Here's What You Need To Know About What Went Down At The Trump And Kim Jong Un Summit

Trump called the end-of-summit agreement "comprehensive."

Donald Trump and Kim Jong Un signed a document at the end of their summit in Singapore agreeing to establish new relations for "peace and prosperity" between the US and North Korea.

According to the agreement, North Korea repeated promises first made in an earlier summit with South Korea to work toward denuclearization of the Korean Peninsula.

But in a press conference after the historic first meeting between a sitting US president and a leader of North Korea, Trump provoked more questions than he answered.

The 65-minute conference covered ending the long-standing arrangement of joint military exercises with South Korea, attempting to bring home the thousands of US troops stationed in the country, and suggesting that North Korea should build condos on beaches currently used for military exercises.

"We will be stopping the war games, which will save us a tremendous amount of money, unless and until we see that the future negotiation is not going along like it should," Trump said, in an unexpected announcement that was not part of the agreement signed with Kim.

It was unclear whether the Trump administration informed South Korea about Trump's statement on joint military exercises before he made it, but South Korean President Moon Jae-in later praised Trump, saying he "achieved a feat that no one else has ever delivered."

At his press conference, Trump then veered into a bizarre discussion about how he had suggested to the North Korean leader could revitalize his country's economy by building hotels and condos on beaches usually used for military exercises. "I said, boy, wouldn't that make a great condo," Trump said.

"You see that whenever they're exploding their cannons into the ocean."

Ahead of the press conference, the main focus was on the wording of the "comprehensive" agreement Trump said he and Kim had signed, in which North Korea committed to "work toward complete denuclearization" of the Korean Peninsula.

This Getty image from signing is mostly legible if you zoom into the original. It appears to include a bullet that refers to establishing "new US-DPRK relations in accordance with the desire of the peoples of the two countries for peace and prosperity"

Although the agreement appears to fall short of a binding deal, and was light on details, Trump told reporters in a brief exchange after the signing that the process of denuclearization would start "very, very quickly."
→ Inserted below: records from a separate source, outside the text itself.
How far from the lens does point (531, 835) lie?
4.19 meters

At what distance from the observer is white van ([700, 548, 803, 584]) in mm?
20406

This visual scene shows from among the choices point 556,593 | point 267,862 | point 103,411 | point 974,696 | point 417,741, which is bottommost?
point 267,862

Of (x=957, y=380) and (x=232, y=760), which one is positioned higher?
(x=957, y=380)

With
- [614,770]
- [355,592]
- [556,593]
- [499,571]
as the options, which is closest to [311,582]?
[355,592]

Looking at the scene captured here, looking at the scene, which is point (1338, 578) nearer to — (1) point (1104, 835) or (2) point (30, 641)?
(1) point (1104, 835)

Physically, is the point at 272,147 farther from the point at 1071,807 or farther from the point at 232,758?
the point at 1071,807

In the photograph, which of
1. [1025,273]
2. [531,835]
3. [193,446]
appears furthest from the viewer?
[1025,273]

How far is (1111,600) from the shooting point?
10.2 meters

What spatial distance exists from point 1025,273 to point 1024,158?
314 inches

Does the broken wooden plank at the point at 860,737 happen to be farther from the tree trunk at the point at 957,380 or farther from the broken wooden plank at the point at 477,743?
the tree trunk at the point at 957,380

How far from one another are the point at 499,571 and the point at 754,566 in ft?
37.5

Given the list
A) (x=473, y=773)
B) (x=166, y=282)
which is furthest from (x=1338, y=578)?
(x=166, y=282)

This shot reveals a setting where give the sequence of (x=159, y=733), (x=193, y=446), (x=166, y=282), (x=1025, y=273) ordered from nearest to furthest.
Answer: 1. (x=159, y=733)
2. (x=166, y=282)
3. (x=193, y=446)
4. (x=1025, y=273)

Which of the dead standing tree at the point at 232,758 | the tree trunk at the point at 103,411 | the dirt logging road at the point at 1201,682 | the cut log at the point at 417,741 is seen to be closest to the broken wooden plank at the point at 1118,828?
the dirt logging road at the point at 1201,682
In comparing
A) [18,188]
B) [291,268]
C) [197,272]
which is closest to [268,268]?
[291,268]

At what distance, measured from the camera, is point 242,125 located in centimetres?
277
The document says Trump and Kim "conducted a comprehensive, in-depth and sincere exchange of opinions on the issues related to the establishment of a new US-DPRK relations and the building of a lasting and robust peace regime on the Korean Peninsula."

North Korea's commitment in the document "to work toward complete denuclearization of the Korean Peninsula" has been seized upon as significant. However, this wording had already been agreed during the summit between South Korea's Moon Jae-in and Kim earlier this year. Significantly, the US does not make the same commitment.

The document also refers to a DPRK commitment to working toward the complete denuclearization of the Korean peninsula — but this was already agreed to at the summit between the two Koreas earlier this year.

Trump described the documents as "very comprehensive" and — prior to the text being released — said he thought "both sides will be impressed with the result…We're very proud of what took place today."

Kim, speaking through an interpreter, expressed his gratitude to Trump after he told the room of reporters that "the world will see a major change." He said that the two leaders had "decided to leave the past behind."

"The way to come here was not easy. The old prejudices and practices worked as obstacles on our way forward but we overcame all of them and we are here today."

Asked by reporters whether he would invite the North Korean leader to the White House, Trump replied, "Absolutely I would," saying that he and Kim had developed a "special bond" during the day's talks.

In an interview with ABC News' George Stephanopoulos, Trump said that he had spoken to Kim before. In the wide-ranging interview — one of just two that Trump has granted — Trump said that he trusts Kim.

"I do trust him, yeah," Trump said. "Maybe in a year you’ll be interviewing and I'll say I made a mistake. It's possible. We’re dealing at a high level, a lot of things can change, a lot of things are possible."

Trump seemed optimistic about the success of the summit, telling ABC News that the process of denuclearization was going to "start very quickly."

The historic meeting between the two leaders Tuesday morning lasted for 40 minutes. Both men were accompanied only by their interpreters.

Afterward, the leaders were joined by small delegations for a working lunch. US Secretary of State Mike Pompeo and national security adviser John Bolton were part of Trump's team, while former spy chief Kim Yong-chol, often referred to as Kim's right-hand man, and foreign minister Ri Yong-ho were at the table representing the North Korean leader.

The speed of this signing has taken many by surprise. Only months ago the two leaders were slinging insults at each other. The appearance of North Korea at the Winter Olympics was the first sign of a significant thaw in relations — nearly derailed by Bolton — that led up to this point.

Following the press conference, international reaction was mixed. The UK's Foreign Secretary Boris Johnson said in a statement he welcomed the summit and its results.

"There is much work still to be done and we hope Kim continues to negotiate in good faith towards complete, verifiable, and irreversible denuclearization. The UK will continue to support the United States in its efforts to achieve denuclearization of the Korean Peninsula," Johnson added.